» **What you should do**
Would you set down every entry again, exactly as written?

» **Data excerpts**
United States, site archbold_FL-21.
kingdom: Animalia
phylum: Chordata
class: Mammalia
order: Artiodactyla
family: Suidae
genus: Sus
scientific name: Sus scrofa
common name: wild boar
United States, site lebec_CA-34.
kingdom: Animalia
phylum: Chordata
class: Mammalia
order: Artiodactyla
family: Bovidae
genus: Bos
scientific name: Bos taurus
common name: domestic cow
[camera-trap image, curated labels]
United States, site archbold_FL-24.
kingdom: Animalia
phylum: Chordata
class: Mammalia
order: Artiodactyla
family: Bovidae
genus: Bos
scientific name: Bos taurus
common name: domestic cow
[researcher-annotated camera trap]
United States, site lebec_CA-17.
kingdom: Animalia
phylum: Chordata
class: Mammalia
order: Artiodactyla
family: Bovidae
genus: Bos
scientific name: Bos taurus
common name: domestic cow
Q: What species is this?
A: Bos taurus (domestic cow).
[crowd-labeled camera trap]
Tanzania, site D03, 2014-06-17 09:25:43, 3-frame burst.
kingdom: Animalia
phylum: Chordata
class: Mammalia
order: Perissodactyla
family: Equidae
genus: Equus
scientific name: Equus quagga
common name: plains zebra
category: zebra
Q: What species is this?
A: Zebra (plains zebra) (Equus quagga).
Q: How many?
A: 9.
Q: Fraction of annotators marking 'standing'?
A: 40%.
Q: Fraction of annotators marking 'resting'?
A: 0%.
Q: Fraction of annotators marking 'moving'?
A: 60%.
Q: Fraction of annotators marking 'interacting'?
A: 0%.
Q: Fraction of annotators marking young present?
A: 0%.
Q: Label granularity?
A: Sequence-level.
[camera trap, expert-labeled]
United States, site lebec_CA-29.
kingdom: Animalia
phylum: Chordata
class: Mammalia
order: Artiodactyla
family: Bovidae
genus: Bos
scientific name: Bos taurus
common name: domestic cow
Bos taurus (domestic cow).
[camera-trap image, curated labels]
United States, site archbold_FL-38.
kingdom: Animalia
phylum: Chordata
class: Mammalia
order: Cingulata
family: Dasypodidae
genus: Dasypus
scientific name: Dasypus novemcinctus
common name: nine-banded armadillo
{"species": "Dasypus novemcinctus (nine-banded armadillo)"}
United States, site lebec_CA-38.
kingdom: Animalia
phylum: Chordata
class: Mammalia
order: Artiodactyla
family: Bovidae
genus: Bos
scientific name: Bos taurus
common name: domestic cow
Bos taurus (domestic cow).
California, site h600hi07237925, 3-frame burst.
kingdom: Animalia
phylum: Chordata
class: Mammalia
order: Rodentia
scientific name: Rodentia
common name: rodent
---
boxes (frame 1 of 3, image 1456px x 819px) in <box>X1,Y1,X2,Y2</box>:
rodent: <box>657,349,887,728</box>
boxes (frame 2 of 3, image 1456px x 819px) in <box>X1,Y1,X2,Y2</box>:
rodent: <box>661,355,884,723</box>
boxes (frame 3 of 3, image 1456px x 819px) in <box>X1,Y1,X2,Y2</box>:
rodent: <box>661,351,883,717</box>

» **Solution below**
United States, site archbold_FL-21.
kingdom: Animalia
phylum: Chordata
class: Mammalia
order: Artiodactyla
family: Suidae
genus: Sus
scientific name: Sus scrofa
common name: wild boar
United States, site lebec_CA-34.
kingdom: Animalia
phylum: Chordata
class: Mammalia
order: Artiodactyla
family: Bovidae
genus: Bos
scientific name: Bos taurus
common name: domestic cow
[camera-trap image, curated labels]
United States, site archbold_FL-24.
kingdom: Animalia
phylum: Chordata
class: Mammalia
order: Artiodactyla
family: Bovidae
genus: Bos
scientific name: Bos taurus
common name: domestic cow
[researcher-annotated camera trap]
United States, site lebec_CA-17.
kingdom: Animalia
phylum: Chordata
class: Mammalia
order: Artiodactyla
family: Bovidae
genus: Bos
scientific name: Bos taurus
common name: domestic cow
Q: What species is this?
A: Bos taurus (domestic cow).
[crowd-labeled camera trap]
Tanzania, site D03, 2014-06-17 09:25:43, 3-frame burst.
kingdom: Animalia
phylum: Chordata
class: Mammalia
order: Perissodactyla
family: Equidae
genus: Equus
scientific name: Equus quagga
common name: plains zebra
category: zebra
Q: What species is this?
A: Zebra (plains zebra) (Equus quagga).
Q: How many?
A: 9.
Q: Fraction of annotators marking 'standing'?
A: 40%.
Q: Fraction of annotators marking 'resting'?
A: 0%.
Q: Fraction of annotators marking 'moving'?
A: 60%.
Q: Fraction of annotators marking 'interacting'?
A: 0%.
Q: Fraction of annotators marking young present?
A: 0%.
Q: Label granularity?
A: Sequence-level.
[camera trap, expert-labeled]
United States, site lebec_CA-29.
kingdom: Animalia
phylum: Chordata
class: Mammalia
order: Artiodactyla
family: Bovidae
genus: Bos
scientific name: Bos taurus
common name: domestic cow
Bos taurus (domestic cow).
[camera-trap image, curated labels]
United States, site archbold_FL-38.
kingdom: Animalia
phylum: Chordata
class: Mammalia
order: Cingulata
family: Dasypodidae
genus: Dasypus
scientific name: Dasypus novemcinctus
common name: nine-banded armadillo
{"species": "Dasypus novemcinctus (nine-banded armadillo)"}
United States, site lebec_CA-38.
kingdom: Animalia
phylum: Chordata
class: Mammalia
order: Artiodactyla
family: Bovidae
genus: Bos
scientific name: Bos taurus
common name: domestic cow
Bos taurus (domestic cow).
California, site h600hi07237925, 3-frame burst.
kingdom: Animalia
phylum: Chordata
class: Mammalia
order: Rodentia
scientific name: Rodentia
common name: rodent
---
boxes (frame 1 of 3, image 1456px x 819px) in <box>X1,Y1,X2,Y2</box>:
rodent: <box>657,349,887,728</box>
boxes (frame 2 of 3, image 1456px x 819px) in <box>X1,Y1,X2,Y2</box>:
rodent: <box>661,355,884,723</box>
boxes (frame 3 of 3, image 1456px x 819px) in <box>X1,Y1,X2,Y2</box>:
rodent: <box>661,351,883,717</box>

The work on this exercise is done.